**Excerpt to read:**
****************************************
Perhaps you’ve noticed your juniper bonsai looking a little under the weather. Its needles appear brown and brittle and it’s not as perky as it once was. If you suspect your little tree is experiencing distress, it is best to act very quickly. The sooner you come to your bonsai’s aid, the better.
Their diminutive size makes them appealing as houseplants, but juniper bonsai are truly meant to be an outdoor plant. The juniper varieties used in bonsai gardening are trees. Just like all trees, they require the light and temperature combination that comes from being outdoors. Those who wish to raise thriving bonsai trees should only bring them indoors for a day or two if needed for a special occasion or to be used as a display. They should then be returned to the outdoors as quickly as possible.
Juniper varieties mask their troubles for quite some time. This can be bad for beginning gardeners, as the plant will appear to be healthy at first even when it is not. By the time the plant outwardly manifests signs of its distress, it may be too late to do anything meaningful.
For this reason, it is best to purchase a juniper bonsai from a reputable nursery where the employees are expert gardeners and understand the care and maintenance required for these beautiful trees. Purchasing a tree that has been raised in a nurturing environment and is in prime health to begin with is the single best thing a bonsai hobbyist can do to succeed. Bonsais are often sold at mall shops or garden centers that do not specialize in exotic plants. They are usually staffed by well-meaning employees who are often unaware of the particular needs of a juniper bonsai and over-water the trees. This is one of the leading causes of distress in juniper trees.
If a tree is showing signs of trouble, all is not necessarily lost. There are a few tricks that might help to nurse the tree back to full health again. If it is not too late for the tree, things like changing the potting soil or watering schedule might help to restore it.
****************************************
Please answer from the juniper bonsai text: what is named as one of the leading causes of distress in juniper trees? The material has nothing to do with this.
****************************************
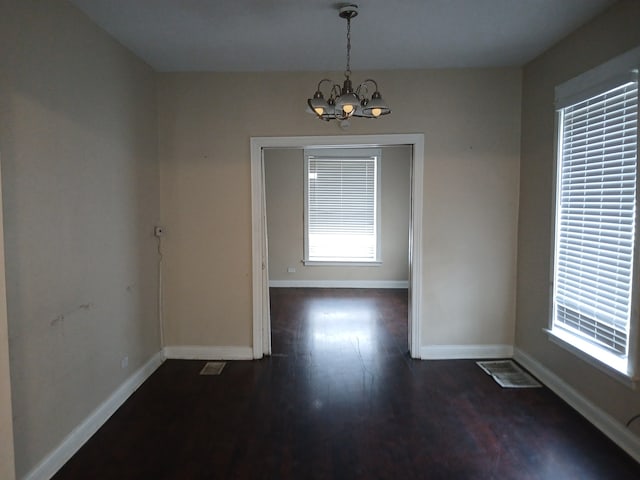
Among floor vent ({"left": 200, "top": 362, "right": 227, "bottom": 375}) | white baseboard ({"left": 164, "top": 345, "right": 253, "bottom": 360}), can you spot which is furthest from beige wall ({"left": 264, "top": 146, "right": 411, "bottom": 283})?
floor vent ({"left": 200, "top": 362, "right": 227, "bottom": 375})

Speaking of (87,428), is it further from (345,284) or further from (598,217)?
(345,284)

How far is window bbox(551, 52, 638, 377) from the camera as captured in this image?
2375mm

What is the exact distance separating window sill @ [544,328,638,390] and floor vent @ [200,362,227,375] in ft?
9.36

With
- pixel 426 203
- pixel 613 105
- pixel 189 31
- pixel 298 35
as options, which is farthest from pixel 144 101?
pixel 613 105

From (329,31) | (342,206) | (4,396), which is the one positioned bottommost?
(4,396)

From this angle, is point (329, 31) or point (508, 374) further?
point (508, 374)

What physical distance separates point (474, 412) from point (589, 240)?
1467 millimetres

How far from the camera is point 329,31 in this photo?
112 inches

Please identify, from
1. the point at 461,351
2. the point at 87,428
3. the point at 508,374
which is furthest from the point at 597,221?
the point at 87,428

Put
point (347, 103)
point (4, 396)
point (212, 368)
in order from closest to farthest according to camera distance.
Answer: point (4, 396) < point (347, 103) < point (212, 368)

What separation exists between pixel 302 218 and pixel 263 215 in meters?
3.31

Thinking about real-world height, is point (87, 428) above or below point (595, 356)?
below

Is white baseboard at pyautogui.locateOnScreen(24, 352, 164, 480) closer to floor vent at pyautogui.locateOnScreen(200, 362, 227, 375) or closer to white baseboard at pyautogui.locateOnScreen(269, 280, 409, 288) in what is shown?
floor vent at pyautogui.locateOnScreen(200, 362, 227, 375)

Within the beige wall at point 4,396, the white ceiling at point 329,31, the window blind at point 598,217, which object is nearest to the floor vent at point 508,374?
the window blind at point 598,217
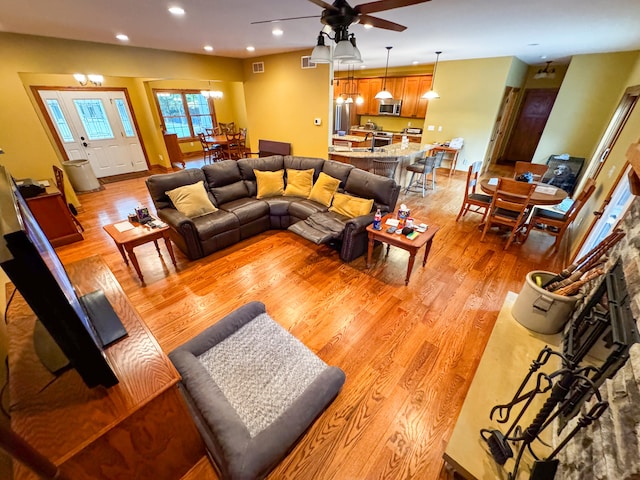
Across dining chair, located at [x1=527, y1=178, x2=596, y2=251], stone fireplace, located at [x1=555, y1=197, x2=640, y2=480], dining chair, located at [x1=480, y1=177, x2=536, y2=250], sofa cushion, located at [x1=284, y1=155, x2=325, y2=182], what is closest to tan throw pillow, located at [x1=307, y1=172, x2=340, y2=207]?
sofa cushion, located at [x1=284, y1=155, x2=325, y2=182]

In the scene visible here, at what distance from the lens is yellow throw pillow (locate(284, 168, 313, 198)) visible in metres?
3.94

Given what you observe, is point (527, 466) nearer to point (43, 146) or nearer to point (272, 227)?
point (272, 227)

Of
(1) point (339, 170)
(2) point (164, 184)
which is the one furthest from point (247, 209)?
(1) point (339, 170)

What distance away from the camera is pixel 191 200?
3.26m

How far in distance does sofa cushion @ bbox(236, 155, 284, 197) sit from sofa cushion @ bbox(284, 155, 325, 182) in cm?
16

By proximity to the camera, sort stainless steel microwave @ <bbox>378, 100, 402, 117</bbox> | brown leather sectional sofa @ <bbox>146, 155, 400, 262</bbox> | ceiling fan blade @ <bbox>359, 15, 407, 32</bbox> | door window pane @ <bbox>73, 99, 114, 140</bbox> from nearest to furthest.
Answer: ceiling fan blade @ <bbox>359, 15, 407, 32</bbox>, brown leather sectional sofa @ <bbox>146, 155, 400, 262</bbox>, door window pane @ <bbox>73, 99, 114, 140</bbox>, stainless steel microwave @ <bbox>378, 100, 402, 117</bbox>

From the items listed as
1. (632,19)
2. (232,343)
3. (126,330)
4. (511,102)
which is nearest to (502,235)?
(632,19)

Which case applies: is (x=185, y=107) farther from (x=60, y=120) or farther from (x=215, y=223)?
(x=215, y=223)

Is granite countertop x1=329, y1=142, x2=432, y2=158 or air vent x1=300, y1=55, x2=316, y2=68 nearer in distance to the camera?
air vent x1=300, y1=55, x2=316, y2=68

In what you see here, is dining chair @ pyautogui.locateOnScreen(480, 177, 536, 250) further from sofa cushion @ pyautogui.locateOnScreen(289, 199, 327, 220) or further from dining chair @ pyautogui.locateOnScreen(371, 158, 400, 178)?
sofa cushion @ pyautogui.locateOnScreen(289, 199, 327, 220)

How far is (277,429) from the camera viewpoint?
133 centimetres

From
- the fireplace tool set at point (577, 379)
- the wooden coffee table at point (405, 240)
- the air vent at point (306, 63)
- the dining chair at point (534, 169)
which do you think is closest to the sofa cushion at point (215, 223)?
the wooden coffee table at point (405, 240)

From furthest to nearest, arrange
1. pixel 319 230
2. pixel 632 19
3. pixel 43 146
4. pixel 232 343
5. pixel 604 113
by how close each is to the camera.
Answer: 1. pixel 604 113
2. pixel 43 146
3. pixel 319 230
4. pixel 632 19
5. pixel 232 343

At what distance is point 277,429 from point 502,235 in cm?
410
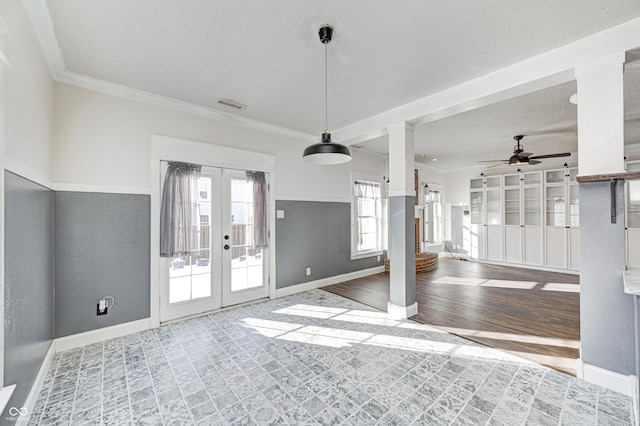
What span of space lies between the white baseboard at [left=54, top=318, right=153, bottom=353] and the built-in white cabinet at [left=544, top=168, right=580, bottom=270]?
824 centimetres

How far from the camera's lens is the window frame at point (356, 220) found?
18.3 ft

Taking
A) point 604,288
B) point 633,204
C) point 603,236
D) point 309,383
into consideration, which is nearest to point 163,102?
point 309,383

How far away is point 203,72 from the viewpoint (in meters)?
2.74

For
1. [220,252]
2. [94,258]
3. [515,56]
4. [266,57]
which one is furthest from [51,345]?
[515,56]

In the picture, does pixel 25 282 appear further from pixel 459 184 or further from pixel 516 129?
pixel 459 184

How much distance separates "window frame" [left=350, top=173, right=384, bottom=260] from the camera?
5.59 metres

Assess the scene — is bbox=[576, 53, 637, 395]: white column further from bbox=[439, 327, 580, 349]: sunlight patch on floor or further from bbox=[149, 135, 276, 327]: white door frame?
bbox=[149, 135, 276, 327]: white door frame

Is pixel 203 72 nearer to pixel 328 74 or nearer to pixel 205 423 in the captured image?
pixel 328 74

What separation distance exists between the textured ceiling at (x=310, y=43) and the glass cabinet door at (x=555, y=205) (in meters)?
3.74

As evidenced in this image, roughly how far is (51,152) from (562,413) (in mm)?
4773

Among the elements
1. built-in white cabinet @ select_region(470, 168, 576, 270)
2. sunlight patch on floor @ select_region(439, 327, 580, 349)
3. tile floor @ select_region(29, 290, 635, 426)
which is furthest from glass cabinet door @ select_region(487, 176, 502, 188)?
tile floor @ select_region(29, 290, 635, 426)

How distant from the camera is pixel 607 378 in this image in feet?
6.81

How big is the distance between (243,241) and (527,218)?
7.06m

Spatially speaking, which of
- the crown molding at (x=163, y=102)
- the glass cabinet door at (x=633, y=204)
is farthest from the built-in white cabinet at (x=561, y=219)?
the crown molding at (x=163, y=102)
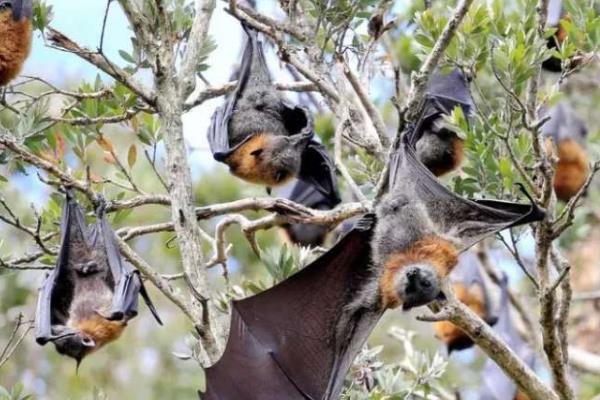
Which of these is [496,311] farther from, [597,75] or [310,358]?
[310,358]

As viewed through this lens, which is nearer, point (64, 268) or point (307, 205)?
point (64, 268)

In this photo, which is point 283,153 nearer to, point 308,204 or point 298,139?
point 298,139

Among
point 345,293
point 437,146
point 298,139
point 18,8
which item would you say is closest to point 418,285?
point 345,293

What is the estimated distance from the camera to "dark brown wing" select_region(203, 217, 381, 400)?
6.30 m

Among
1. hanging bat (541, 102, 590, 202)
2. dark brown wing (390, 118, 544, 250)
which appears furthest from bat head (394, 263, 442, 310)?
hanging bat (541, 102, 590, 202)

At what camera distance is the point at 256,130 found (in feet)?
25.8

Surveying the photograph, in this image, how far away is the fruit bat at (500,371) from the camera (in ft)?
33.5

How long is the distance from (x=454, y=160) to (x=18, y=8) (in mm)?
3251

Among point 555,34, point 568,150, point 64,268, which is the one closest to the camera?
point 64,268

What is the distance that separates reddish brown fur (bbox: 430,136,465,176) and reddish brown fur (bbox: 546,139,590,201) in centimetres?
534

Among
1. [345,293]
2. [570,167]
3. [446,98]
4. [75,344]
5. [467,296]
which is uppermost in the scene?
[446,98]

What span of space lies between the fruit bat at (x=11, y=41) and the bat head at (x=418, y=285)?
2.84 metres

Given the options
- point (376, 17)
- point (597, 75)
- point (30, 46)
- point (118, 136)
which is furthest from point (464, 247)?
point (118, 136)

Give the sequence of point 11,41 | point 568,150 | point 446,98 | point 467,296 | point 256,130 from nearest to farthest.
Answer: point 11,41, point 446,98, point 256,130, point 467,296, point 568,150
****************************************
**Output:**
Over-watering, often done by store employees who don't know what a juniper bonsai needs.